В дальнейшем мне не раз приходилось видеть, как тяжелые вьюки добивали упавшего легкораненого бойца. Мы снимали с убитого товарища вьюк и мчались дальше. Я как комсорг роты, а затем и батальона следил, чтобы у погибшего комсомольца забрали все документы, а особенно его комсомольский билет.
Перепрыгиваем через какие-то мешки или кочки, в темноте не видно, что у нас под ногами. Угнетает смрадный запах. Бегом от него, вперед, вперед! В небе повисла фиолетовая ракета и осветила… лица трупов. Лежали тут и немцы, и наши…
Ракеты зачастили. Украдкой поглядываю на товарищей: видят они? Да, видят. Но лица у всех невозмутимые, никто не охнул, не выматерился даже: мол, война, она и есть война, дело привычное. А чего там привычное! Мне самому только-только исполнилось девятнадцать, и другим, я знал, немногим больше, а опыт у всех одинаковый – училищные стрельбы в Ташкентском пехотном по ускоренной программе. Прыгаю через трупы и краем сознания успеваю удивиться: как же быстро человек приспосабливается к тому, что в воображении порой и уместиться не может. И в том же краешке сознания нашлось место странному в этой обстановке чувству – я был удовлетворен собой. Если бы и на меня кто взглянул, как я поглядываю на лица товарищей, он бы и на моем лице не прочел ничего, кроме общего для всех выражения сосредоточенности. Оказаться «как все», то есть не хуже других, на войне – это вроде как получить подтверждение своей полноценности. Большое дело для самоуважения. Как я ни был потрясен картиной, открывшейся в фиолетовом свете ракеты, – вот они, внутренности войны, реальная обстановка, из которой шлют извещения: «Погиб смертью храбрых…», – я, как и все, делал то, что нужно, старался не споткнуться, не выпрямиться на свист пули… Последние метры бежим внаклон чуть не до земли – балка стала мелеть, и пули свистят совсем низко, – и вот я спрыгиваю в траншею исправным солдатом: жив, нигде не трет, не жмет, вещмешок и личное оружие при мне, немного отдышаться – и готов стрелять, как только прикажут.
– Что так долго?.. – несется нам навстречу с хриплым матерком, и фронтовичков выдувает из траншеи как ветром. Они призраками – вместе со своими минометами, «максимами» – прошмыгивают мимо нас в балку, из которой мы пришли.
Не знаю уж, какой встречи я ожидал. Не собрания, конечно, как на проводах с того берега. Но столь молниеносное исчезновение прежних обитателей траншеи кольнуло. Наверное, я рассчитывал, что «старички» хоть немного побудут с нами, покажут, что нам тут делать, как воевать.
– Чудак! – смеется мой командир расчета Суворов Павел Георгиевич. – Им тоже надо затемно Дон перемахнуть. Да успеть подальше уйти в наш тыл, чтоб фрицы не заметили.
Добродушный этот смешок Суворова окончательно убедил: все, с этой минуты, как мы сюда спрыгнули, мы – фронтовики. И как бы ни сложилась ситуация в каждую следующую минуту, никто уже не вспомнит и не учтет, что мы всего лишь бывшие курсанты пехотного училища.

ЧТО НУЖНО СДЕЛАТЬ |
[a] Выпишите из отрывка о прибытии на передовую все слова и выражения, заключенные в кавычки-«елочки».
[b] Напишите продолжение отрывка о прибытии на передовую, которое следует за его последним предложением.
Материал никак не связан с отрывком о прибытии на передовую.

СОДЕРЖАНИЕ МАТЕРИАЛА |
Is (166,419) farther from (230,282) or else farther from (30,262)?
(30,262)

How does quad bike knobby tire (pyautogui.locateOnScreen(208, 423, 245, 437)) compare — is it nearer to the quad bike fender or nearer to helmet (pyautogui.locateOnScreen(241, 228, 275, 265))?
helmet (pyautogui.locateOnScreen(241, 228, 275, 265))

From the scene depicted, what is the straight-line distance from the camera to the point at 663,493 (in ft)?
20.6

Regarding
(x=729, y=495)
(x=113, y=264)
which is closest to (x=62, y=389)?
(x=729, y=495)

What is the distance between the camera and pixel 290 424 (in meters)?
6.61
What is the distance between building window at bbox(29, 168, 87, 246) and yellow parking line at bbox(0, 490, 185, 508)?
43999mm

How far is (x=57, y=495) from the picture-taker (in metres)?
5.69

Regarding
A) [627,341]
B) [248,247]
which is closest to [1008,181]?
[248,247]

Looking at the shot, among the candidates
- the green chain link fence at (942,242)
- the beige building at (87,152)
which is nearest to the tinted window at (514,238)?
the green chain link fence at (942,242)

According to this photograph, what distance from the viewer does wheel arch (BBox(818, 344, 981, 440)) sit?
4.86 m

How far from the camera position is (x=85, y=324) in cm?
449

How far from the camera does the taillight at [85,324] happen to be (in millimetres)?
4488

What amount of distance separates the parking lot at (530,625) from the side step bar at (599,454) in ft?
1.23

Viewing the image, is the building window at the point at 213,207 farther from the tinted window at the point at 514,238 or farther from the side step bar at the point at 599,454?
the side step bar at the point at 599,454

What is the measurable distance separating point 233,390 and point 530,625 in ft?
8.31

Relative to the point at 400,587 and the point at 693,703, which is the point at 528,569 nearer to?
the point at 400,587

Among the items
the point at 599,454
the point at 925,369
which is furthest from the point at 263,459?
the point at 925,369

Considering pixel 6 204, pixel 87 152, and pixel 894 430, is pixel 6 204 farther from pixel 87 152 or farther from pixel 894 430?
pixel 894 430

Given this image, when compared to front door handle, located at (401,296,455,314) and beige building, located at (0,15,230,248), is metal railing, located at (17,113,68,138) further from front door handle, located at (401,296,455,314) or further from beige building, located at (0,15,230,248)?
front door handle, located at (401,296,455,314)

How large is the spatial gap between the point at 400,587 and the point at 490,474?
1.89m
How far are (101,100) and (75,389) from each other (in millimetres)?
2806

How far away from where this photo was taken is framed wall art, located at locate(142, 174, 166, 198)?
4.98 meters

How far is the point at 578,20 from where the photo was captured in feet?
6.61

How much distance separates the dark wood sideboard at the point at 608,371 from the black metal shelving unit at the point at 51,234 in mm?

ОЖИДАЕМЫЕ РЕЗУЛЬТАТЫ |
[a] «как все»; «Погиб смертью храбрых…»; «максимами»; «старички»

[b]
Удивительно, как работает в человеке инстинкт самосохранения. Ведь небось каждый переживал состояние, подобное моему, а уже слышалось от связистов: «Я Затвор, как меня слышите, прием». Батальонные артиллеристы волокли к пушкам ящики со снарядами, на бруствере выстроились «максимы», которые пулеметчики принесли с собой. В нашей роте минометы тоже в полной боевой, и мы с Фуатом Худайбергеновым – я в расчете Суворова наводчик, а Фуат заряжающий – пристроили лотки с минами возле своего миномета. Уж раз война, надо каждоминутно быть ее исправной единицей, это первое дело.
Ну вот, руки сделали необходимое, можно оглядеться. Траншеи несвежие, бока порядком обтерты.
– Значит, давно тут стоим, – поделился соображением Макаров Николай, из соседнего расчета; все боевые расчеты в нашей роте сформированы с училища.
– Или у немцев отбили, – возражает Козлов Виктор.
Голоса у обоих спокойные, будто век воевали.
В небо то и дело, освещая дно траншеи, взлетают немецкие ракеты, не умолкает пулемет.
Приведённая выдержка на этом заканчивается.